ContreTemps n°7, Genre, classes, ethnies: identités, différences, égalités, Textuel, mai 2003, 198 p.

Pouvoir et terreur

Après «11/9, Autopsie des terrorismes» (Le serpent à plumes, 2002), Noam Chomsky revient sur la question des terrorismes, qu’ils soient le fait de fanatiques religieux dispersés de par le monde et ralliés sous la bannière d’Al Quaïda, ou celui d’autres fanatiques religieux installés aux commandes de la première puissance mondiale. Basé sur un entretien réalisé à l’occasion de la sortie du film «Power and Terror» et sur une série de conférences, ce nouveau recueil de Noam Chomsky est une vive remise en cause de l’extraordinaire hypocrisie des USA qui, derrière un discours prétendument «moral», perpétuent une tradition impérialiste sans retenue ni remords. (eg)
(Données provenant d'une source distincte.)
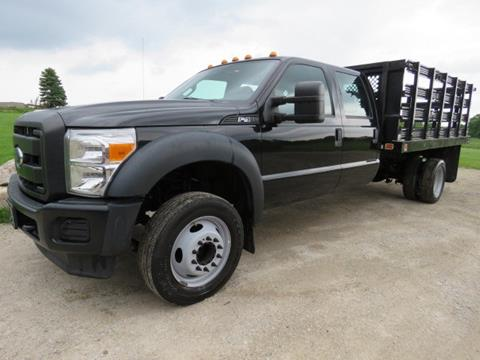 2015 Ford F-450 Super Duty for sale in Neenah, WI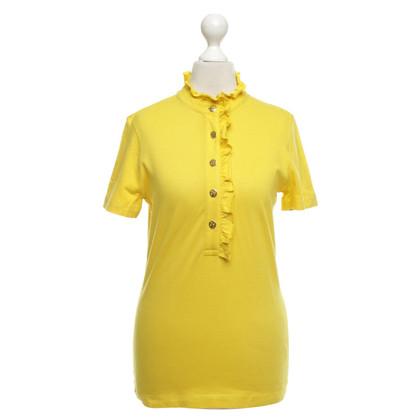 Tory Burch Shirt in yellow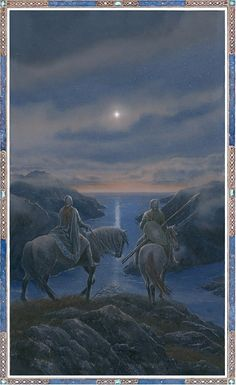 """""""Surely that is a Silmaril that now shines in the West?"""" by Alan Lee"""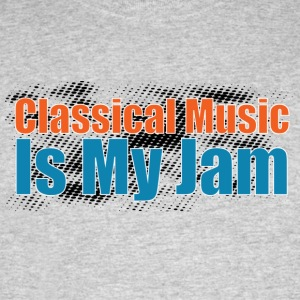 Classical Music is my Jam - Men's 50/50 T-Shirt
Noam Chomsky, Pouvoir et terreur, Le serpent à plumes, 2003, 149 p.

Le Tropique et le Nord

On connaît Victor Serge pour ses textes politiques et historiques, tels «L’An I de la révolution russe», «Le tournant obscur», «Notes d’Allemagne» ou «Mémoires d’un révolutionnaire», mais beaucoup moins pour ses œuvres littéraires. On peut donc se réjouir que le recueil de nouvelles «Le Tropique et le Nord» ait été réédité par La Découverte.
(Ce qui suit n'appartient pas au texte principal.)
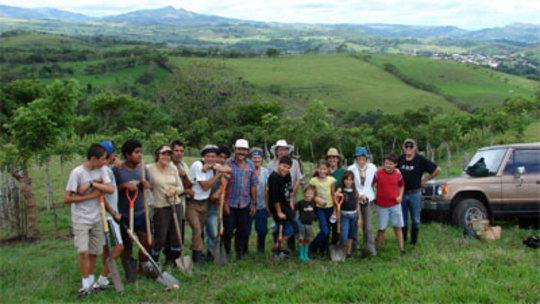Kiki Biological Corridor - Planting Day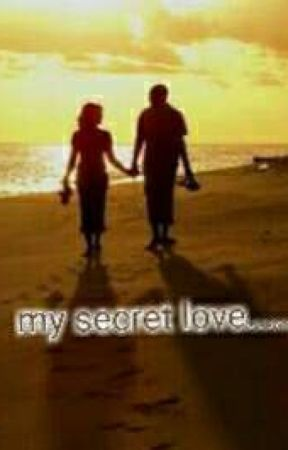 My Secret Love by KurtAlis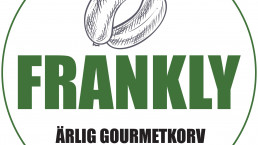 Frankly Foods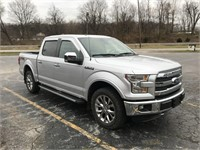 2015 Ford XLT Lariat Loaded Only 62,000 Miles!  Estate Truck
Lente remontée dans le temps, de l’obscurité de la Seconde guerre mondiale à l’horreur des débuts du stalinisme, ces nouvelles témoignent d’un réalisme amer, non dénué cependant de l’espoir de voir les femmes et les hommes de ce monde, un jour, ne plus être broyés par l’histoire. (eg)


Victor Serge, Le Tropique et Le Nord, La Découverte, 2003, 168 p.

Mali Blues

Espoirs et désillusions d’un peuple, joies et tristesses d’un homme, voilà ce que reflète Boubacar «Kar Kar» Traoré, l’un des pionniers de la musique malienne moderne. Après une longue absence, il revient au devant de la scène et sort notamment «Sa Golo», un disque époustouflant par sa beauté et l’intensité de ses complaintes blues. C’est une rencontre à Bamako avec Kar Kar qui est au centre du recueil «Mali Blues» de Lieve Joris. Entre récit de voyage et dialogue, «Mali Blues» est un texte saisissant où, peu à peu, dans une atmosphère chaleureuse, tant la voyageuse que le chanteur s’ouvrent et se livrent. L’occasion d’en savoir un peu plus sur la personnalité touchante de Boubacar Traoré. (eg)


Lieve Joris, Mali Blues, Acte Sud/Babel, 2002, 345 p.